ACTION ITEM:
Repeat the data exactly, leaving out any image.

Stored data entries:
+++

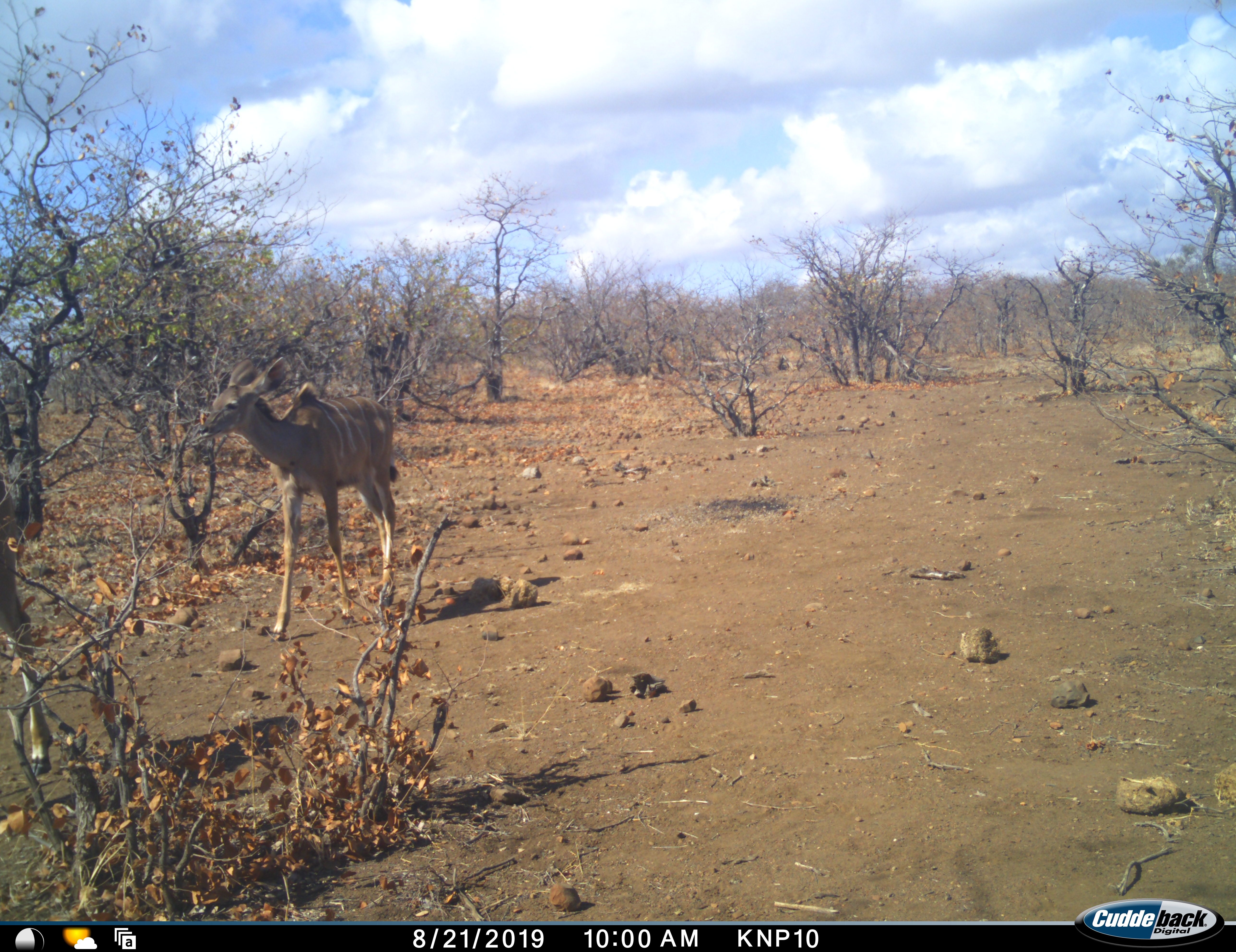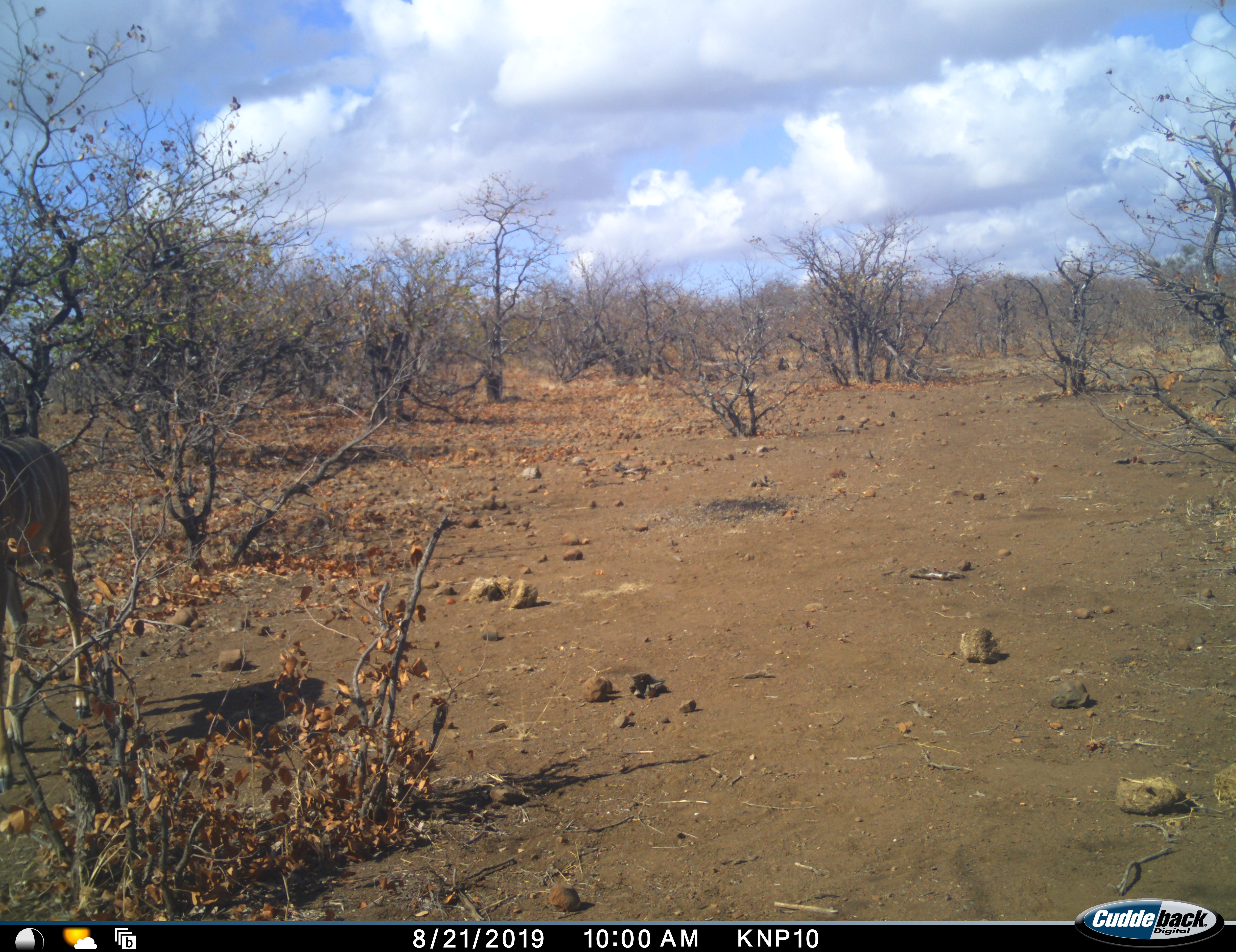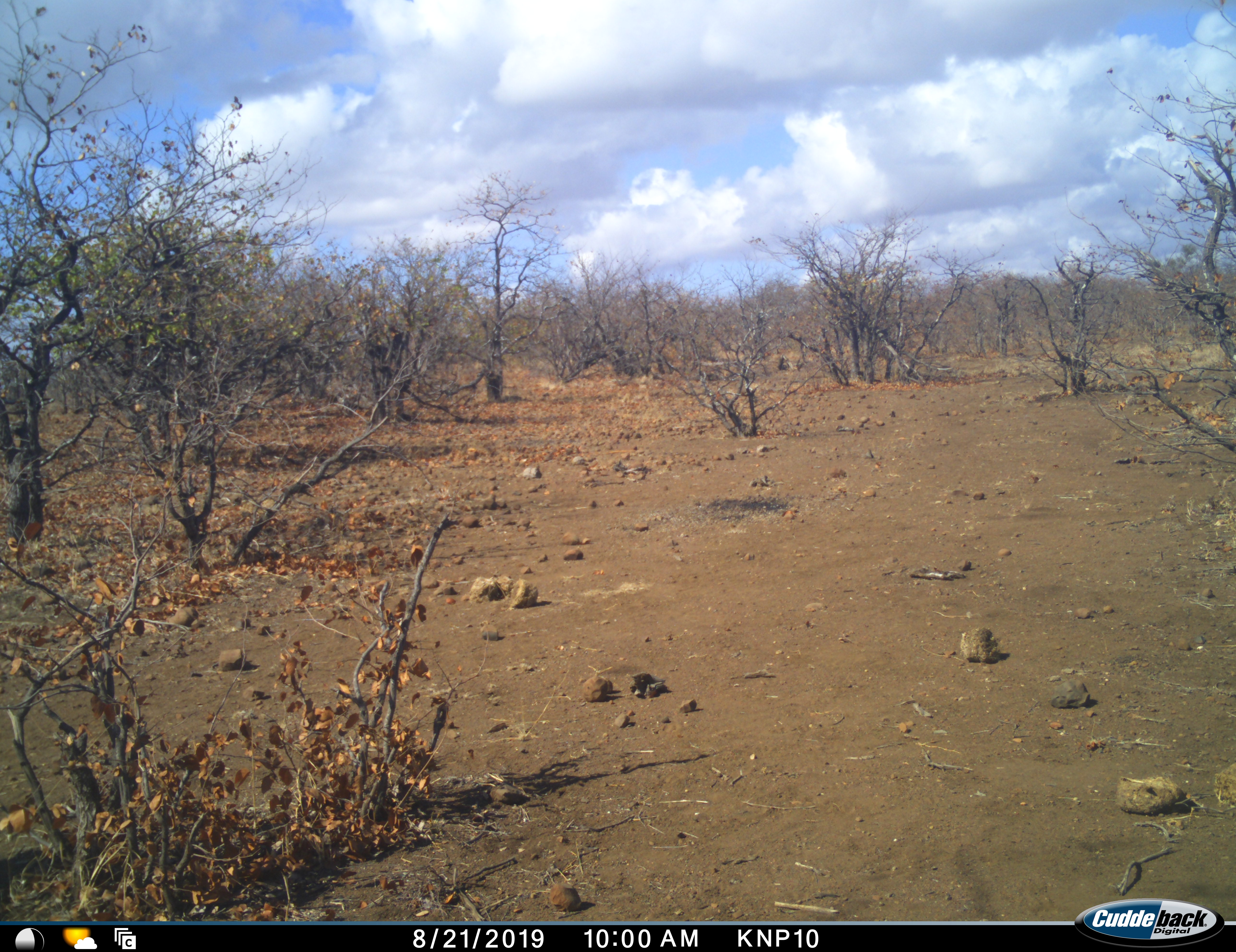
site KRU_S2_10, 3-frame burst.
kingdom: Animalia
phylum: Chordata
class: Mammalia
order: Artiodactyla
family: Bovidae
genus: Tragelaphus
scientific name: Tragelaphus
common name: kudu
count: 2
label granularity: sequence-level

+++

FINISHED TASK:
site KRU_S2_10, 3-frame burst.
kingdom: Animalia
phylum: Chordata
class: Mammalia
order: Artiodactyla
family: Bovidae
genus: Tragelaphus
scientific name: Tragelaphus
common name: kudu
count: 2
label granularity: sequence-level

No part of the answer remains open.